WHAT YOU ARE ASKED TO DO -
If a line in the material below has the string "وجود", copy it out.

--- DATA FOR THIS TASK Enclosed Below ---

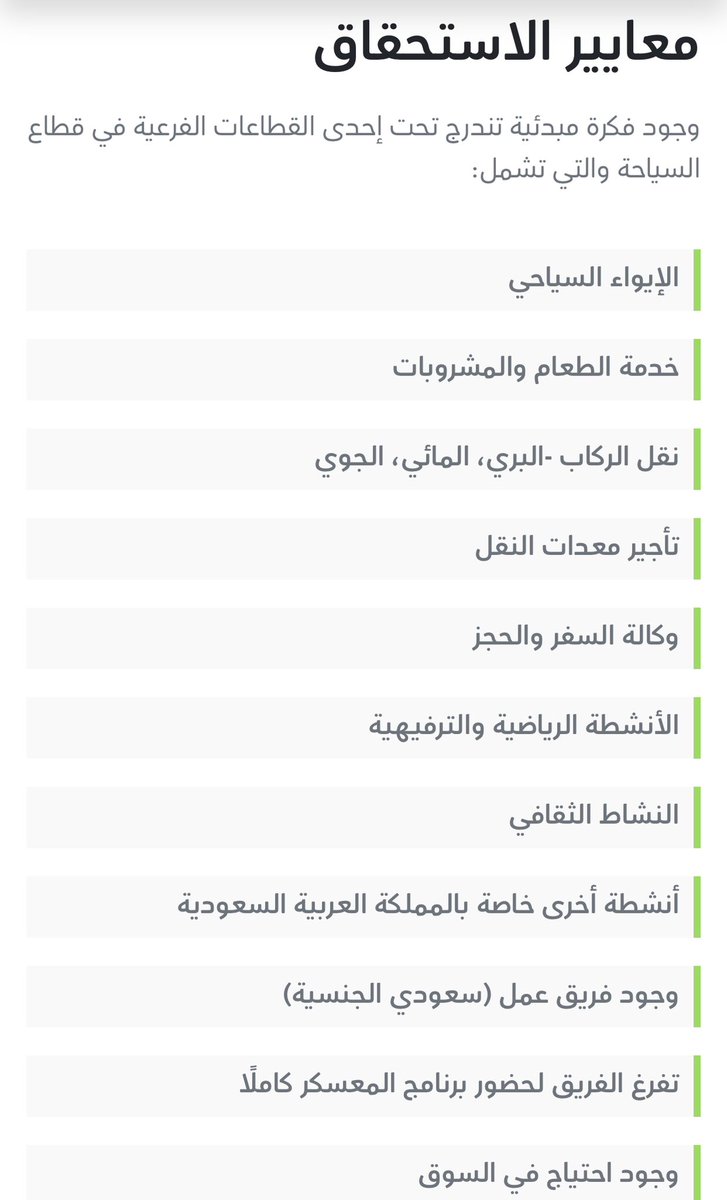 معايير الاستحقاق

وجود فكرة مبدئية تندرج تحت إحدى القطاعات الفرعية في قطاع السياحة والتي تشمل:

الإيواء السياحي

خدمة الطعام والمشروبات

نقل الركاب -البري، المائي، الجوي

تأجير معدات النقل

وكالة السفر والحجز

الأنشطة الرياضية والترفيهية

النشاط الثقافي

أنشطة أخرى خاصة بالمملكة العربية السعودية

وجود فريق عمل (سعودي الجنسية)

تفرغ الفريق لحضور برنامج المعسكر كاملًا

وجود احتياج في السوق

--- End of Enclosed DATA FOR THIS TASK ---

WRITTEN ANSWER -
وجود فكرة مبدئية تندرج تحت إحدى القطاعات الفرعية في قطاع السياحة والتي تشمل:
وجود فريق عمل (سعودي الجنسية)
وجود احتياج في السوق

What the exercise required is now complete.